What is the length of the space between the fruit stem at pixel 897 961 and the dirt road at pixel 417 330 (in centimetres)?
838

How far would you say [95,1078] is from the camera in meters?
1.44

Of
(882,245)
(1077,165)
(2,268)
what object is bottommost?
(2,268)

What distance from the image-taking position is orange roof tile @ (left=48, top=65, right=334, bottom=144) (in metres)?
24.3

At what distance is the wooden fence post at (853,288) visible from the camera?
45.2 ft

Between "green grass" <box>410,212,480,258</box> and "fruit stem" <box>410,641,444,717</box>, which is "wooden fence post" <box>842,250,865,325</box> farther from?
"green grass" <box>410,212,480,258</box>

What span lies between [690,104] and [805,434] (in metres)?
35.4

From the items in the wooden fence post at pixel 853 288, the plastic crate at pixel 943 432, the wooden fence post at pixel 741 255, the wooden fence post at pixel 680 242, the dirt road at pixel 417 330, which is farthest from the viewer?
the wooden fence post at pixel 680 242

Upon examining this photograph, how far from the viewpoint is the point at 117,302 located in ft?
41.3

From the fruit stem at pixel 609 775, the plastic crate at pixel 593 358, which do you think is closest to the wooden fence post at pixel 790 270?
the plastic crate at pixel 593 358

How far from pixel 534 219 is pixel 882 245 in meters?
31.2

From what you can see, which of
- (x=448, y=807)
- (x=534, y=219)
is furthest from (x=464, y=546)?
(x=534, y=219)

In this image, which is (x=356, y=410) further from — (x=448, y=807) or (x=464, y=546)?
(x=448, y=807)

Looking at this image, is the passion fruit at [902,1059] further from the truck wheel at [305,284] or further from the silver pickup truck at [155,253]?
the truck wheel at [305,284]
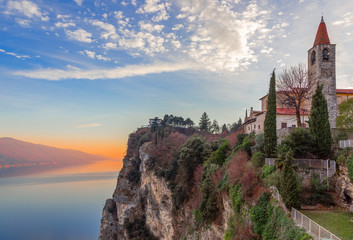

═══

AIM OF THE TASK =>
Find every line in the listing that contains the word "which" and copy each one out. Case counts.

TASK SOLUTION =>
Between "green grass" <box>410,212,480,258</box> and "fruit stem" <box>410,641,444,717</box>, which is "wooden fence post" <box>842,250,865,325</box> farther from?
From the items in the wooden fence post at pixel 853 288, the plastic crate at pixel 943 432, the wooden fence post at pixel 741 255, the wooden fence post at pixel 680 242, the dirt road at pixel 417 330, which is farthest from the viewer?
From the fruit stem at pixel 609 775, the plastic crate at pixel 593 358, which do you think is closest to the wooden fence post at pixel 790 270?
From what you can see, which of
In this image, which is (x=356, y=410) further from — (x=448, y=807) or (x=464, y=546)?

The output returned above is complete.